A verbatim reprint of the records below is what this exercise asks for.

Extracted entries >>
========================================

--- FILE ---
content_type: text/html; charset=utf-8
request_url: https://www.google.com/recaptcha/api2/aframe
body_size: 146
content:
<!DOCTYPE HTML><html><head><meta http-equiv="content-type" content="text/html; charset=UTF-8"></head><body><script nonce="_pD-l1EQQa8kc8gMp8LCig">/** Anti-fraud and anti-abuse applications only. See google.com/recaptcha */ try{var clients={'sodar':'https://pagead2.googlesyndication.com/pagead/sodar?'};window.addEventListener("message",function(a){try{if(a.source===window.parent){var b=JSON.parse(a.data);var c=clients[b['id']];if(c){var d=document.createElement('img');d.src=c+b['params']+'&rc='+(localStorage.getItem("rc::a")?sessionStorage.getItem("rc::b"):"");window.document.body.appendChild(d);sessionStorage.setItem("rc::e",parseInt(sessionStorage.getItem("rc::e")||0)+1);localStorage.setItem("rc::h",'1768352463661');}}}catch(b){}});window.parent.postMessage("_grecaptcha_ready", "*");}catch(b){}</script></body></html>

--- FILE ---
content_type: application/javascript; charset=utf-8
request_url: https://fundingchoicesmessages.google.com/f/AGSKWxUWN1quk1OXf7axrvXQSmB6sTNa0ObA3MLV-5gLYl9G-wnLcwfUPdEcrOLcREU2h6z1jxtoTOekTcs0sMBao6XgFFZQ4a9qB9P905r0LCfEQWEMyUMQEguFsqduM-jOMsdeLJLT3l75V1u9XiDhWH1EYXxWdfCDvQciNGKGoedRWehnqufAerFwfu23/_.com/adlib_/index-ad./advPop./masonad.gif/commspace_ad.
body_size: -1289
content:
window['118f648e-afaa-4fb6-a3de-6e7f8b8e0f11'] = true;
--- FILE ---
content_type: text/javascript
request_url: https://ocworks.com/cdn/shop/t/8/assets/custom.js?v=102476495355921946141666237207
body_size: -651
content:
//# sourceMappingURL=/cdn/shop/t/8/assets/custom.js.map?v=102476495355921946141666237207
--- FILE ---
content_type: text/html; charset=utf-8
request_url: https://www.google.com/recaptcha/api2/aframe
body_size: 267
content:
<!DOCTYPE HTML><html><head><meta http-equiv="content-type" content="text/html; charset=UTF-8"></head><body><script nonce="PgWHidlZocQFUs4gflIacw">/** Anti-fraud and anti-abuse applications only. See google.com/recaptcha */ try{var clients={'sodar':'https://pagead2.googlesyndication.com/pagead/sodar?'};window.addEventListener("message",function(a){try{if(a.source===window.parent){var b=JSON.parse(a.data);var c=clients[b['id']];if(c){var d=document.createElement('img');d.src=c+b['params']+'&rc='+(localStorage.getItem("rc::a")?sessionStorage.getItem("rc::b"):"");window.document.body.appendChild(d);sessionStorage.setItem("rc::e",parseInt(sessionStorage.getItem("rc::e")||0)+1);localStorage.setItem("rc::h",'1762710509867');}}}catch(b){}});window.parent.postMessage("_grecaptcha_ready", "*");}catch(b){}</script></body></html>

========================================

Task response >>
--- FILE ---
content_type: text/html; charset=utf-8
request_url: https://www.google.com/recaptcha/api2/aframe
body_size: 146
content:
<!DOCTYPE HTML><html><head><meta http-equiv="content-type" content="text/html; charset=UTF-8"></head><body><script nonce="_pD-l1EQQa8kc8gMp8LCig">/** Anti-fraud and anti-abuse applications only. See google.com/recaptcha */ try{var clients={'sodar':'https://pagead2.googlesyndication.com/pagead/sodar?'};window.addEventListener("message",function(a){try{if(a.source===window.parent){var b=JSON.parse(a.data);var c=clients[b['id']];if(c){var d=document.createElement('img');d.src=c+b['params']+'&rc='+(localStorage.getItem("rc::a")?sessionStorage.getItem("rc::b"):"");window.document.body.appendChild(d);sessionStorage.setItem("rc::e",parseInt(sessionStorage.getItem("rc::e")||0)+1);localStorage.setItem("rc::h",'1768352463661');}}}catch(b){}});window.parent.postMessage("_grecaptcha_ready", "*");}catch(b){}</script></body></html>

--- FILE ---
content_type: application/javascript; charset=utf-8
request_url: https://fundingchoicesmessages.google.com/f/AGSKWxUWN1quk1OXf7axrvXQSmB6sTNa0ObA3MLV-5gLYl9G-wnLcwfUPdEcrOLcREU2h6z1jxtoTOekTcs0sMBao6XgFFZQ4a9qB9P905r0LCfEQWEMyUMQEguFsqduM-jOMsdeLJLT3l75V1u9XiDhWH1EYXxWdfCDvQciNGKGoedRWehnqufAerFwfu23/_.com/adlib_/index-ad./advPop./masonad.gif/commspace_ad.
body_size: -1289
content:
window['118f648e-afaa-4fb6-a3de-6e7f8b8e0f11'] = true;
--- FILE ---
content_type: text/javascript
request_url: https://ocworks.com/cdn/shop/t/8/assets/custom.js?v=102476495355921946141666237207
body_size: -651
content:
//# sourceMappingURL=/cdn/shop/t/8/assets/custom.js.map?v=102476495355921946141666237207
--- FILE ---
content_type: text/html; charset=utf-8
request_url: https://www.google.com/recaptcha/api2/aframe
body_size: 267
content:
<!DOCTYPE HTML><html><head><meta http-equiv="content-type" content="text/html; charset=UTF-8"></head><body><script nonce="PgWHidlZocQFUs4gflIacw">/** Anti-fraud and anti-abuse applications only. See google.com/recaptcha */ try{var clients={'sodar':'https://pagead2.googlesyndication.com/pagead/sodar?'};window.addEventListener("message",function(a){try{if(a.source===window.parent){var b=JSON.parse(a.data);var c=clients[b['id']];if(c){var d=document.createElement('img');d.src=c+b['params']+'&rc='+(localStorage.getItem("rc::a")?sessionStorage.getItem("rc::b"):"");window.document.body.appendChild(d);sessionStorage.setItem("rc::e",parseInt(sessionStorage.getItem("rc::e")||0)+1);localStorage.setItem("rc::h",'1762710509867');}}}catch(b){}});window.parent.postMessage("_grecaptcha_ready", "*");}catch(b){}</script></body></html>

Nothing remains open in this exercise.